If nobody comments before Monday afternoon I'll land this patch.
Comment 11 Geoffrey Garen 2016-09-12 12:17:19 PDT
Comment on attachment 288527 [details]
patch for landing

View in context: https://bugs.webkit.org/attachment.cgi?id=288527&action=review

> Source/JavaScriptCore/runtime/HashMapImpl.h:513
> +        } else if (3 * m_keyCount <= m_capacity && m_capacity > 64) {
> +            // We stay at the same size if rehashing would cause us to be no more than
> +            // 1/3rd full. This comes up for programs like this:
> +            // Say the hash table grew to a key count of 64, causing it to grow to a capacity of 256.
> +            // Then, the table added 63 items. The load is now 127. Then, 63 items are deleted.
> +            // The load is still 127. Then, another item is added. The load is now 128, and we
> +            // decide that we need to rehash. The key count is 65, almost exactly what it was
> +            // when we grew to a capacity of 256. We don't really need to grow to a capacity
> +            // of 512 in this situation.

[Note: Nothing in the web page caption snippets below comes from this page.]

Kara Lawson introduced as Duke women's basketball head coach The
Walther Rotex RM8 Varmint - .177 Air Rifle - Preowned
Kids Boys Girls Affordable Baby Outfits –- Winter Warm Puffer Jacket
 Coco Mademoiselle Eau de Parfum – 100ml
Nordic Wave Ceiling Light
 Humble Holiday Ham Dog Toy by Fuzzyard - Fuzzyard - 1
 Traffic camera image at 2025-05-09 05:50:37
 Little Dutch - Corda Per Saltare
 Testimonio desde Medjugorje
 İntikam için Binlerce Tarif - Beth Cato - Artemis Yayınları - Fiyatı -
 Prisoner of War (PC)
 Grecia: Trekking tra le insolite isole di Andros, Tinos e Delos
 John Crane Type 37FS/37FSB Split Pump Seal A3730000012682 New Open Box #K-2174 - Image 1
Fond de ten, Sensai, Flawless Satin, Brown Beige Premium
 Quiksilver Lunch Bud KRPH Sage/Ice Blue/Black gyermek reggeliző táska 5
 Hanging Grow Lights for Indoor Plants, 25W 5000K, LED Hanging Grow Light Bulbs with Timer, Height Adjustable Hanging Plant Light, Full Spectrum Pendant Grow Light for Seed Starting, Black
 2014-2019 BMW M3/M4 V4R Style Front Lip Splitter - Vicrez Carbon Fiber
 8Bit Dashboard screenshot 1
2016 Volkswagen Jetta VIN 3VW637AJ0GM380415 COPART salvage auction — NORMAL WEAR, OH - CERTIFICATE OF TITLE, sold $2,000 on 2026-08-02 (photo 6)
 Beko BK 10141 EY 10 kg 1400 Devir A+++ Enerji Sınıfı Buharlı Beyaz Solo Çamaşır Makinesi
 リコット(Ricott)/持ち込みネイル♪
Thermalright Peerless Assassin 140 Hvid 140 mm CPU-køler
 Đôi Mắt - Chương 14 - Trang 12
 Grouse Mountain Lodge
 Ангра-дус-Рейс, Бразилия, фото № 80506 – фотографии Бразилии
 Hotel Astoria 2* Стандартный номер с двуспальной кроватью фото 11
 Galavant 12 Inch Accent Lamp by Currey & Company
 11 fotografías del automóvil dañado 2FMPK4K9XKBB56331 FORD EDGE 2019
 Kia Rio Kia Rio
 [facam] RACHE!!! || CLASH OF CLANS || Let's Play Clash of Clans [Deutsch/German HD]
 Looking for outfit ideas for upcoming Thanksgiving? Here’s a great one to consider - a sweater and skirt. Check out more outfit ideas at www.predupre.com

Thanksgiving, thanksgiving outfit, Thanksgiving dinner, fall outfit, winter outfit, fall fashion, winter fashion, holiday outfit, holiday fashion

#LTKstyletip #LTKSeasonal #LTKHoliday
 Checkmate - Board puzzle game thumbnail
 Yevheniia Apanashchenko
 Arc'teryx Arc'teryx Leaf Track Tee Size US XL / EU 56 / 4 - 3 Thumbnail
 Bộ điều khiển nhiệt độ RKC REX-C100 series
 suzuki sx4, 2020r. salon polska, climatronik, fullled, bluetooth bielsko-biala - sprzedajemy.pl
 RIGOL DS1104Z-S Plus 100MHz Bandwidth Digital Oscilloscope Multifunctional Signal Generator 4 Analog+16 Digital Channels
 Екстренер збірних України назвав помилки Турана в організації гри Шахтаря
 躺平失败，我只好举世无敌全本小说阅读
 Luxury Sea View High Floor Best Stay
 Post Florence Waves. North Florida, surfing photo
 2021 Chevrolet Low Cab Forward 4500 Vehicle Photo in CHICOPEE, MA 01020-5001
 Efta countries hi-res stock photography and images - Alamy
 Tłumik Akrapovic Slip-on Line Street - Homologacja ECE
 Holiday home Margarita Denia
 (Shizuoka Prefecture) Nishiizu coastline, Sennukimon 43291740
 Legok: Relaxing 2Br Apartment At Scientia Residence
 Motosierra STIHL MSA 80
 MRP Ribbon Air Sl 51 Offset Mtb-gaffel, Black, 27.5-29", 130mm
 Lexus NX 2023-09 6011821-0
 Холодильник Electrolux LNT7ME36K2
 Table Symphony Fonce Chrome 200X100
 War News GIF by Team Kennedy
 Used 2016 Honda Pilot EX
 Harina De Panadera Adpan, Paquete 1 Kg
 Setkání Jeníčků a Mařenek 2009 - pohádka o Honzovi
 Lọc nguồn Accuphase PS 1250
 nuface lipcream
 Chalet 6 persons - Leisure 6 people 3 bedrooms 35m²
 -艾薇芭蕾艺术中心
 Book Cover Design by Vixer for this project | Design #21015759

Instead, we choose to rehash at the same size. This
> +            // will bring the load down to 65. We rehash into the same size when we determine
> +            // that the new load ratio will be under 1/3rd. (We also pick a minumum capacity
> +            // at which this rule kicks in because otherwise we will be too sensitive to rehashing
> +            // at the same capacity).

I'm a little bit suspicious about these numbers because they don't exactly match what WTF::HashTable and bmalloc::Map do. Still, looks OK to me.
Comment 12 WebKit Commit Bot 2016-09-12 17:17:04 PDT
Comment on attachment 288527 [details]
patch for landing

Clearing flags on attachment: 288527

Committed r205842: <http://trac.webkit.org/changeset/205842>
Comment 13 WebKit Commit Bot 2016-09-12 17:17:09 PDT
All reviewed patches have been landed.  Closing bug.